On Fri, Jul 19, 2013 at 8:48 PM, John Paul Adrian Glaubitz
<glaubitz@physik.fu-berlin.de> wrote:
> On 07/19/2013 07:47 PM, Scott Kitterman wrote:
>> John Paul Adrian Glaubitz <glaubitz@physik.fu-berlin.de> wrote:
>>>
>>> On 07/19/2013 06:57 PM, Scott Kitterman wrote:
>>>>
>>>> sysvinit        148865  99.83%
>>>
>>>
>>> The reason might be that systemd does not conflict with sysvinit :).
>>
>>
>> So are we playing word games now or trying to solve a problem? According
>> to the popcon data, neither systemd nor upstart have enough deployment to be
>> considered anything other than essentially zero.
>
>
> I don't understand why anyone would assume that the popcon data in this
> context is not accurate.
>
> Again, sysvinit is essential, systemd is not and it doesn't have any
> reverse dependencies. Thus, every counted systemd installation was
> actually actively performed.

Oh, really? Because its the second time you claim that?

apt-cache rdepends systemd --important --no-conflicts --no-breaks -o
APT::Cache::ShowDependencyType=1


Granted, the rdependencies in stable/testing/unstable are all alternatives
in the second position which can be easily solved otherwise.
But we have also gnome-settings-daemon in experimental which depends without
an alternative on it. Now, if you look really close on the popcon data for
systemd you see that in March 2013 there is a plateau reached for systemd,
which "suddenly" at the end of the month is followed by the constant up –
which neatly alines with the upload of the previously mentioned
gnome-settings-daemon to experimental with a systemd dependency.
So, what do you think: More people wanting to testdrive GNOME 3.8 or systemd?


Oh, and while you have the graph open: Do you see the bump in the graph at
the end of May? Lets guess when the systemd survey was… so we can assume
that "a lot" people installed systemd to test it for the survey and it
worked so "great" that they not only not continued to use it, but have also
actively deinstalled it again – even though you don't have to, like for
upstart which doesn't seem to have obvious bumps (beside the ubuntu
 misreporting) so everyone installing it sticked with it…
I will leave the obvious conclusion as an exercise for the reader.

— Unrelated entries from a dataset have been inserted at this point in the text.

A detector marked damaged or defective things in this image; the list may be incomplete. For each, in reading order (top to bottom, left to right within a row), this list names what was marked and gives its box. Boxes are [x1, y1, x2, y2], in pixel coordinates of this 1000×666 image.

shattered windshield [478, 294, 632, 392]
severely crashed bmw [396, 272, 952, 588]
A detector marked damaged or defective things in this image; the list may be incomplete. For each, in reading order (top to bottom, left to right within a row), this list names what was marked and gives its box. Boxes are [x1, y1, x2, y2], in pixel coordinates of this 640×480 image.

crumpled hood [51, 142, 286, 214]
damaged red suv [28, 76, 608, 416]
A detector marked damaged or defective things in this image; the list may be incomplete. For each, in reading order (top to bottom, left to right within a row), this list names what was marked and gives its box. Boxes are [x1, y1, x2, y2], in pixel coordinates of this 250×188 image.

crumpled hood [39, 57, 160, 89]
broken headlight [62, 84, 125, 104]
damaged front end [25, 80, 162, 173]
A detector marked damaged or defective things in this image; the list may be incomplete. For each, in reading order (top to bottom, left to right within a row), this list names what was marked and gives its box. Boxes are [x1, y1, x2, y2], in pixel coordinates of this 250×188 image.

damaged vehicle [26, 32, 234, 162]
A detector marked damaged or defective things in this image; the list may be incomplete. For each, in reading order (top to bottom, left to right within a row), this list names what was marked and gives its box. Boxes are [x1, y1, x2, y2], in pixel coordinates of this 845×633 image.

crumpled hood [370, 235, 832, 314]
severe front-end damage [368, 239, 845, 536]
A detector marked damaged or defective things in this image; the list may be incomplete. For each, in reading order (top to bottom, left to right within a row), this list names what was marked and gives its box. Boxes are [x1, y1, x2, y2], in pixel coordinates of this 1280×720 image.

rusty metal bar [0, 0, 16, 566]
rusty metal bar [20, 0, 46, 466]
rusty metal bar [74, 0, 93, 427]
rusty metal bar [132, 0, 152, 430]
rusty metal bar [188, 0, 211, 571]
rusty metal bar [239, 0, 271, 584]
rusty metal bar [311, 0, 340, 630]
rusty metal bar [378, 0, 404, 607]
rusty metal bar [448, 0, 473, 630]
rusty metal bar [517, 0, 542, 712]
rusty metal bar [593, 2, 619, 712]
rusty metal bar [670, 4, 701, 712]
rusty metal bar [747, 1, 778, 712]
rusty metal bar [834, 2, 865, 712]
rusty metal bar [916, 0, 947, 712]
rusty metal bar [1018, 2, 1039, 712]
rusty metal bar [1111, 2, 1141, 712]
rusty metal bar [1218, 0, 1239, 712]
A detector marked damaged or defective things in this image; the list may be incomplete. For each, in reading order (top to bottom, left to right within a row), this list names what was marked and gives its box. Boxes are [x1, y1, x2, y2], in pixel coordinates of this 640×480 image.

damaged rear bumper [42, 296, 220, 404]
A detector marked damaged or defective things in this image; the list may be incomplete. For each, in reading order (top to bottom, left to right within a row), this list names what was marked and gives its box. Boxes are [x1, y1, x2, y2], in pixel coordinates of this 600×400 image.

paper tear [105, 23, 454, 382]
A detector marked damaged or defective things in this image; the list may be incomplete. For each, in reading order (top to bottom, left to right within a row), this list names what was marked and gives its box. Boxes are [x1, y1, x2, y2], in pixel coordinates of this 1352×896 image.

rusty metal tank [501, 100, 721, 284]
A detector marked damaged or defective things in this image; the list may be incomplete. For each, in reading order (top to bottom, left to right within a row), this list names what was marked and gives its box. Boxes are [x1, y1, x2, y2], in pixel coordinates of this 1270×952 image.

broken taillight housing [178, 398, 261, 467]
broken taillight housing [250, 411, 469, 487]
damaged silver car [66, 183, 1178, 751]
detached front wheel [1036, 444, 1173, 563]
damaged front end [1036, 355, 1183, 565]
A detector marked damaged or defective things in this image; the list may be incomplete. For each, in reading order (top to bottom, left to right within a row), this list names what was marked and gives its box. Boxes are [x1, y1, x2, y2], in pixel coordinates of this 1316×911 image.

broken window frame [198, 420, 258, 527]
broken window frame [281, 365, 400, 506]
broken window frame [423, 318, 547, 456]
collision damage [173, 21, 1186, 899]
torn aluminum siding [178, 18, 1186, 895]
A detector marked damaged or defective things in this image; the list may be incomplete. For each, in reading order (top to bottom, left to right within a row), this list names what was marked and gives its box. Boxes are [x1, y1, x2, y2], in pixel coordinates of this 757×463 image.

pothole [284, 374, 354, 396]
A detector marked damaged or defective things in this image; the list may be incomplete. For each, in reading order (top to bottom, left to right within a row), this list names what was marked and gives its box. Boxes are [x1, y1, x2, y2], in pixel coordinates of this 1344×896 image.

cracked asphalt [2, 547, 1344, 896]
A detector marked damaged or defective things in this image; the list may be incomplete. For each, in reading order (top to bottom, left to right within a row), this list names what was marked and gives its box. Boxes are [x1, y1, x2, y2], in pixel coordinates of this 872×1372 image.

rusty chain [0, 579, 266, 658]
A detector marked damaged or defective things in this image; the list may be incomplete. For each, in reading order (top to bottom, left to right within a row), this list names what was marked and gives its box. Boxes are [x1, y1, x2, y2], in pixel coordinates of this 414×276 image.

Of course, both analysis are obviously flawed as this popcon data can't
really be interpreted that way as its an apple to banana comparison and
way too few datapoints, but everyone likes misinterpret statistics as
"proven" by this thread – and statistics say that I am a pro-faker!

"I only believe in statistics that I doctored myself."
 -- Winston Churchill


Best regards

David Kalnischkies

P.S.: Everyone who is now trying to disprove my "facts" has missed the point.